L’un des enseignements particulièrement intéressants de cette décision concerne l’obligation de l’employeur de protéger ses employés contre le comportement préjudiciable des personnes avec qui ils interagissent dans le cadre de leur travail.
3 mai 2023
Me Frédérick Doucet

En décembre 2022, un arbitre du travail québécois[1] a ordonné à l’Université du Québec à Montréal (UQÀM) de verser 4 000 $, à titre de dommages moraux, à Gaëlle Étémé Lebogo, une étudiante au doctorat qui s’identifie comme une femme noire, en raison du harcèlement psychologique et discriminatoire qu’elle a subi dans le cadre d’un contrat de correctrice d’examen[2]. Cette décision s’avère intéressante non seulement en raison des faits particuliers qui ont mené l’arbitre à conclure à l’existence de harcèlement, mais aussi des enseignements et exemples qu’elle offre en lien avec des défis couramment rencontrés dans le cadre d’enquêtes en milieu de travail.

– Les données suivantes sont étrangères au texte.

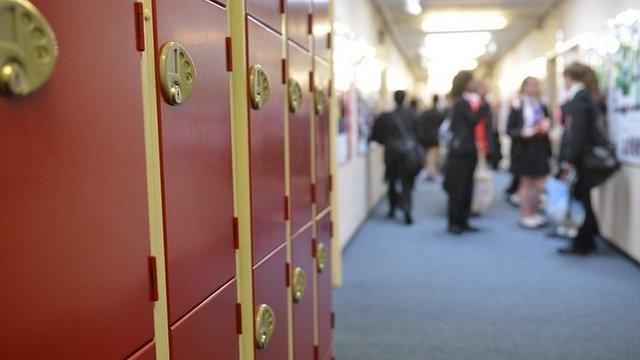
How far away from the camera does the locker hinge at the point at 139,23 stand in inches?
42.0

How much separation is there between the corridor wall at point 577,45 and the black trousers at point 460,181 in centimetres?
111

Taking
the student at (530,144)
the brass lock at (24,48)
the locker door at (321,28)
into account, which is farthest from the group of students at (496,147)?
the brass lock at (24,48)

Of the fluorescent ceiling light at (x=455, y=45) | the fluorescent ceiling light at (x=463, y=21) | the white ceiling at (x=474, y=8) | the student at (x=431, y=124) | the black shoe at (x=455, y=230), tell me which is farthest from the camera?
the fluorescent ceiling light at (x=455, y=45)

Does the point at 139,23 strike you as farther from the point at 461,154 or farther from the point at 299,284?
the point at 461,154

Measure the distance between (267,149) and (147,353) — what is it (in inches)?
30.4

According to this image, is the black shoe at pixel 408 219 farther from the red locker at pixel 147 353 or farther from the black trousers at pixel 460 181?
the red locker at pixel 147 353

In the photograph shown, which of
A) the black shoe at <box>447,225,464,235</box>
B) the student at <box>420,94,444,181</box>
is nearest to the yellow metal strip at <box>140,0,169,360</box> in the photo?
the black shoe at <box>447,225,464,235</box>

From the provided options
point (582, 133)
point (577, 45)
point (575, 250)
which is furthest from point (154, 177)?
point (577, 45)

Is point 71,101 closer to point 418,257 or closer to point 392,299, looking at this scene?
point 392,299

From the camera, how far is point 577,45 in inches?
246

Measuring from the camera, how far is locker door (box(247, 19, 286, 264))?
163 centimetres

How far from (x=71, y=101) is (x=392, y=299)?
307 cm

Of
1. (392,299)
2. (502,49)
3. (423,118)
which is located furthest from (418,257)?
(502,49)

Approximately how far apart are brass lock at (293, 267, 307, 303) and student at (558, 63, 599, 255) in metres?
3.02
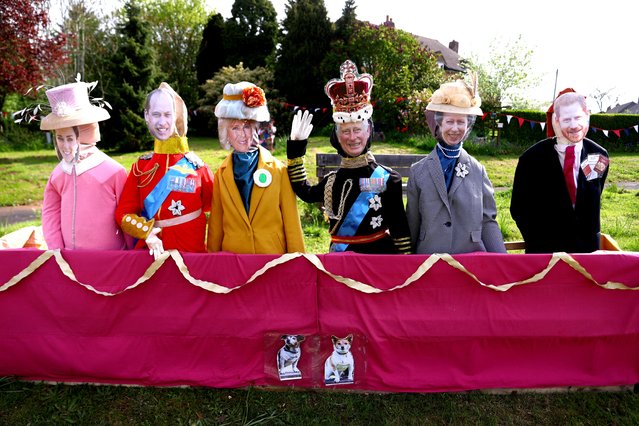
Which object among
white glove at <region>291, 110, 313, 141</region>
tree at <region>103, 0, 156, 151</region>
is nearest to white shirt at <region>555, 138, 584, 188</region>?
white glove at <region>291, 110, 313, 141</region>

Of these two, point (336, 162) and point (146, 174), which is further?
point (336, 162)

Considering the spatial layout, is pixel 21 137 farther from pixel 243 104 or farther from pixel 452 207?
pixel 452 207

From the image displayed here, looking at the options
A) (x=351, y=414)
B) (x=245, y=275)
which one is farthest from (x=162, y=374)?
(x=351, y=414)

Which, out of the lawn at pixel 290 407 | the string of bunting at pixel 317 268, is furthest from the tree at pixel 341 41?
the lawn at pixel 290 407

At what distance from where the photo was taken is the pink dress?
3.01 metres

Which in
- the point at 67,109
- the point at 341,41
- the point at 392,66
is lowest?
the point at 67,109

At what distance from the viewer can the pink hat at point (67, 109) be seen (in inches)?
116

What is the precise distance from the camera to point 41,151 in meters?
17.0

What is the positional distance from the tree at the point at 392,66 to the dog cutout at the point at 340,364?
41.8ft

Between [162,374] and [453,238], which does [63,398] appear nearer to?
[162,374]

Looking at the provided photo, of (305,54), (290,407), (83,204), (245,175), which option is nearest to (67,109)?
(83,204)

La conduite vexatoire à l’origine du harcèlement

Dans cette affaire, l’arbitre conclut que le harcèlement dont Mme Étémé a été victime relève principalement de la conduite d’un étudiant – identifié comme SMP[3] – inscrit au cours « Introduction au féminisme noir » (FEM300C)[4], pour lequel Mme Étémé a été engagée comme correctrice d’examen.

L’arbitre est d’avis que la copie d’examen final de SMP a exposé Mme Étémé à des commentaires harcelants, racistes et sexistes qui ont nécessairement eu pour effet, si ce n’est pour objectif, de porter atteinte à sa dignité. En effet, SMP y fait une multitude de comparaisons pernicieuses entre les femmes noires et les animaux – surtout les chiens – pour appuyer ses points, interpelle personnellement Mme Étémé à titre de correctrice et écrit qu’elle pourra imposer un supposé « népotisme féminin noir » au sein de l’université lorsqu’elle sera professeure[5].

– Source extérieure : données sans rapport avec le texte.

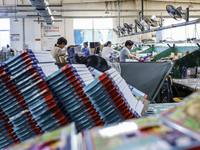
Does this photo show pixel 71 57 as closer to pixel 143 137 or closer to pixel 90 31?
pixel 143 137

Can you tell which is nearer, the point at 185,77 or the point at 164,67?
the point at 164,67

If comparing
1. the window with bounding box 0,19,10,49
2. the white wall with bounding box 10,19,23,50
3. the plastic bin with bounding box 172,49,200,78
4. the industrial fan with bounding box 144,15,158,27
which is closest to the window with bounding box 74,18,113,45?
the white wall with bounding box 10,19,23,50

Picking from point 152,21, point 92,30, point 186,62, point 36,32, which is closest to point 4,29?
point 36,32

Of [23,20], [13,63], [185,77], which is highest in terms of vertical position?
[23,20]

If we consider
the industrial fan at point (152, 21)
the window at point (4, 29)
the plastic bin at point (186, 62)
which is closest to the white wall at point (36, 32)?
the window at point (4, 29)

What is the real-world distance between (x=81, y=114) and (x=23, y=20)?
1625 centimetres

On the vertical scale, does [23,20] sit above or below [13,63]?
above

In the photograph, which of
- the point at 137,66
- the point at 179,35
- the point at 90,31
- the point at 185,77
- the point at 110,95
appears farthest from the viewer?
the point at 90,31

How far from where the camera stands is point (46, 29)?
16.5 meters

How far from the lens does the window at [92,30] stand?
16703 millimetres

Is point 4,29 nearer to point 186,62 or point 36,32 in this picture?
point 36,32

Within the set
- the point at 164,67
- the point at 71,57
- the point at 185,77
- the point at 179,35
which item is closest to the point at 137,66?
the point at 164,67

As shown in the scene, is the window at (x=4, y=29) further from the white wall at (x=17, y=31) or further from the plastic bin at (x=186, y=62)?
the plastic bin at (x=186, y=62)

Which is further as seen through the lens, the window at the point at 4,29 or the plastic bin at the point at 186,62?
the window at the point at 4,29
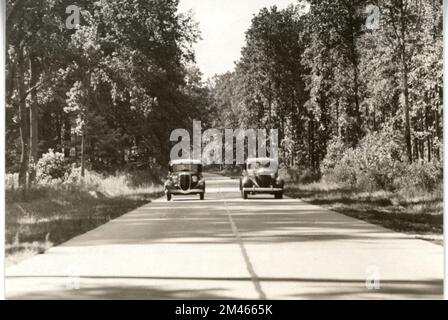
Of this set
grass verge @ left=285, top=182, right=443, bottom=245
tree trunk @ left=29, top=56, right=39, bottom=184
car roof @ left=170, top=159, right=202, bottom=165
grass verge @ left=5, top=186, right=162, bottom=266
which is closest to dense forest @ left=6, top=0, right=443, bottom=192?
tree trunk @ left=29, top=56, right=39, bottom=184

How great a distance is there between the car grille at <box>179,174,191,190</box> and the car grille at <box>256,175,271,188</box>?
3075 millimetres

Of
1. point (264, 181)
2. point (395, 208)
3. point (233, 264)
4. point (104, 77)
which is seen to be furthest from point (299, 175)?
point (233, 264)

Selon l’arbitre, le contenu de l’examen était suffisamment grave, à lui seul, pour constituer du harcèlement. Toutefois, il faisait également partie d’une série de conduites vexatoires entreprise par SMP au courant du trimestre. Effectivement, lors d’une rencontre portant sur son résultat à l’examen de mi-session, SMP a persisté à tutoyer Mme Étémé alors qu’elle lui avait demandé d’éviter ces familiarités dans un courriel précédent la rencontre, en plus d’adopter une posture « dominante » et « intimidante »[6] et de proférer des propos xénophobes à l’égard de Mme Étémé[7].

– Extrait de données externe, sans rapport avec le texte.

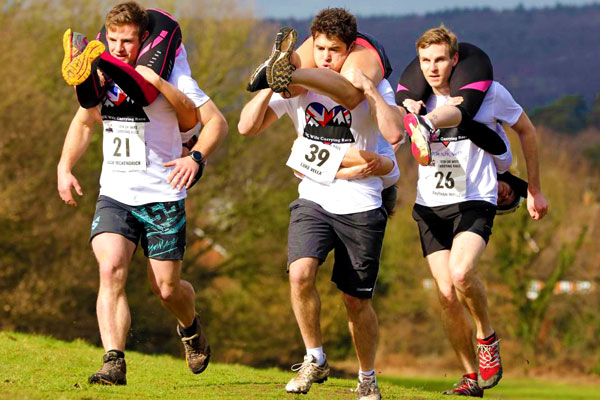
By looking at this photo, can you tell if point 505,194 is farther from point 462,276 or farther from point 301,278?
point 301,278

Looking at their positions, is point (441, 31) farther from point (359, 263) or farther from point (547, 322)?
point (547, 322)

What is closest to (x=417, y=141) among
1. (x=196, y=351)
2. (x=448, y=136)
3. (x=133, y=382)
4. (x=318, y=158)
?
(x=318, y=158)

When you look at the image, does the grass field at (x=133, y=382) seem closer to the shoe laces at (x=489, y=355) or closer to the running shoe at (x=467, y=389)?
the running shoe at (x=467, y=389)

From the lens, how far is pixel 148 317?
32188mm

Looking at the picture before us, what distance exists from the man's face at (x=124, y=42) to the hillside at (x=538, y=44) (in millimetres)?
77681

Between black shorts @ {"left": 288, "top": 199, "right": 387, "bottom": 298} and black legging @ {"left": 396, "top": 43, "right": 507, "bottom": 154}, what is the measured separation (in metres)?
1.48

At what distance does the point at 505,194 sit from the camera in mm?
9430

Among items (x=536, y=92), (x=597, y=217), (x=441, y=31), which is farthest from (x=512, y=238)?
(x=536, y=92)

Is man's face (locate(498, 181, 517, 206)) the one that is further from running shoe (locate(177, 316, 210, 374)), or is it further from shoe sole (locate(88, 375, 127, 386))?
shoe sole (locate(88, 375, 127, 386))

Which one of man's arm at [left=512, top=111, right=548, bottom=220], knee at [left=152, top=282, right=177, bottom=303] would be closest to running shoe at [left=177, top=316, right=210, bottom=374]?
knee at [left=152, top=282, right=177, bottom=303]

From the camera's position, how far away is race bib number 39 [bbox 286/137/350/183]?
25.0ft

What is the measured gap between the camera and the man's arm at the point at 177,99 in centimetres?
762

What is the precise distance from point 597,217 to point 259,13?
18.3 metres

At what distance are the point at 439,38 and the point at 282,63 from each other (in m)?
2.35
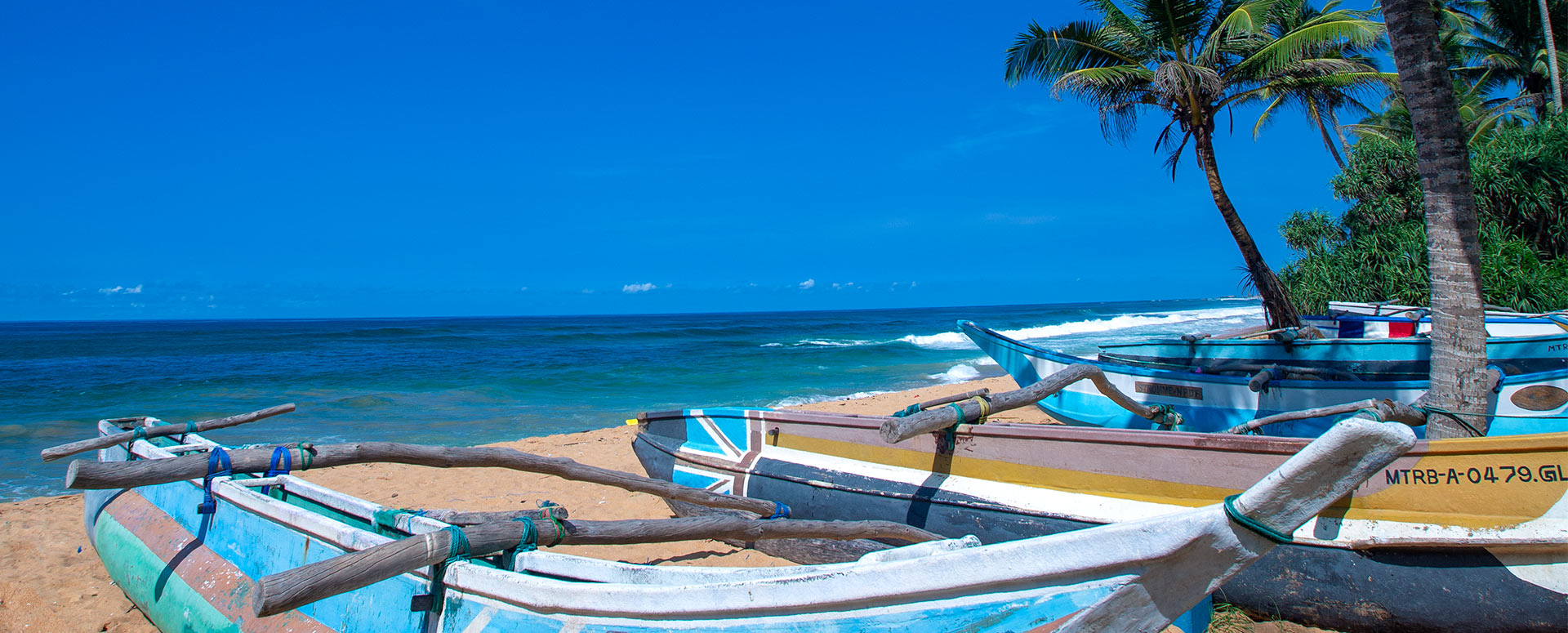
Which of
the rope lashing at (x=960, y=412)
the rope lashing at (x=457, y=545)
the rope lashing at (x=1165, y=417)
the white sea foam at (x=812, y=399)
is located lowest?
the white sea foam at (x=812, y=399)

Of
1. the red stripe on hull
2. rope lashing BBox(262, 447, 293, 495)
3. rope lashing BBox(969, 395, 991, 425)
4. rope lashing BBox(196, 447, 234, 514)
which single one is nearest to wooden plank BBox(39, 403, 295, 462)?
the red stripe on hull

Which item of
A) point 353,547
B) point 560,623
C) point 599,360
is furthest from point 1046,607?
point 599,360

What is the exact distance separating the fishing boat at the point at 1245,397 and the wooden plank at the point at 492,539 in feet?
10.2

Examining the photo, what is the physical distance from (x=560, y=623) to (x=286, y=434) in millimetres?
11818

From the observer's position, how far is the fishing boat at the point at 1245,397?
17.9ft

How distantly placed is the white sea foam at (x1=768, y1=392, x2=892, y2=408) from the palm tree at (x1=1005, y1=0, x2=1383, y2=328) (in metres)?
7.25

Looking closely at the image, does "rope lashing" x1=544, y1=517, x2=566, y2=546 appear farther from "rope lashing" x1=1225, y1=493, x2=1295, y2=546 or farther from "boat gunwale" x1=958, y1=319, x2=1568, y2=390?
"boat gunwale" x1=958, y1=319, x2=1568, y2=390

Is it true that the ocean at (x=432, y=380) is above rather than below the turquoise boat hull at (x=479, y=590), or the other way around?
below

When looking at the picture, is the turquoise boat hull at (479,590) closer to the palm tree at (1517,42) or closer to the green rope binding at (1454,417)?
the green rope binding at (1454,417)

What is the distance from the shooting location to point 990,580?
5.92 ft

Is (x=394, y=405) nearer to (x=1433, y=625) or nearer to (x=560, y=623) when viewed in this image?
(x=560, y=623)

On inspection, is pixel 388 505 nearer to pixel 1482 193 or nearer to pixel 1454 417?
pixel 1454 417

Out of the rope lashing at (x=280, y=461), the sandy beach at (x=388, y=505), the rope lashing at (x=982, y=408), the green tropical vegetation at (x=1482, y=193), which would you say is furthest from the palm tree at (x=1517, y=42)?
the rope lashing at (x=280, y=461)

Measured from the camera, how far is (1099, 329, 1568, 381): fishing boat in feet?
23.7
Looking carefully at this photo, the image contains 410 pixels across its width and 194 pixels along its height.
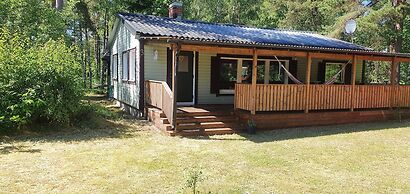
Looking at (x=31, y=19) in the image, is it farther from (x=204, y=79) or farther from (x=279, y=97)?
(x=279, y=97)

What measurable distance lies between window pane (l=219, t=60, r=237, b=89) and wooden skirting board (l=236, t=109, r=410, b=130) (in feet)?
7.61

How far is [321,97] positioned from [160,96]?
5.10m

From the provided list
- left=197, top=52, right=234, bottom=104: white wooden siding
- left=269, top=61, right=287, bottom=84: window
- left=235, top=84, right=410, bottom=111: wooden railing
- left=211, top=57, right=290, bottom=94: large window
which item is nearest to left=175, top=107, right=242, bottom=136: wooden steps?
left=235, top=84, right=410, bottom=111: wooden railing

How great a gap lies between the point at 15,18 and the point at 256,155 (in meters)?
12.4

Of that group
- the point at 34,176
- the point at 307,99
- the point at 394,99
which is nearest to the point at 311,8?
the point at 394,99

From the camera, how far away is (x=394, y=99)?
478 inches

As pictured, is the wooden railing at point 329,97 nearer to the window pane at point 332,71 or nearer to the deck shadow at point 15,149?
the window pane at point 332,71

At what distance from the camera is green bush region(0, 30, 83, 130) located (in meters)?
8.27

L’obligation de l’employeur de protéger ses employés contre le harcèlement

L’un des enseignements particulièrement intéressants de cette décision concerne l’obligation de l’employeur de protéger ses employés contre le comportement préjudiciable des personnes avec qui ils interagissent dans le cadre de leur travail.

Dans cette affaire, il n’est pas très surprenant que l’arbitre ait conclu que l’UQÀM a failli à son obligation, puisqu’après avoir été mise au courant des allégations de Mme Étémé[8], la direction de la Faculté des sciences humaines a consacré tous ses efforts à tenter de régler le problème de la moyenne catastrophique des personnes étudiantes au cours FEM300C plutôt que de se pencher sur la situation de Mme Étémé[10]. Est toutefois plus intéressante la conclusion de l’arbitre selon laquelle l’existence de mesures institutionnelles visant la prévention et la répression du harcèlement psychologique – tels que le Bureau d’information et de prévention en matière de harcèlement de l’UQÀM (BIPH)10 – et le fait que Mme Étémé n’y ait pas eu recours plus tôt ne permettaient pas de libérer l’université de ses responsabilités. Comme l’indique l’arbitre : « il revient à l’employeur de poser, en temps utile, les gestes requis pour faire cesser le harcèlement lorsque cela est porté à son attention »[11].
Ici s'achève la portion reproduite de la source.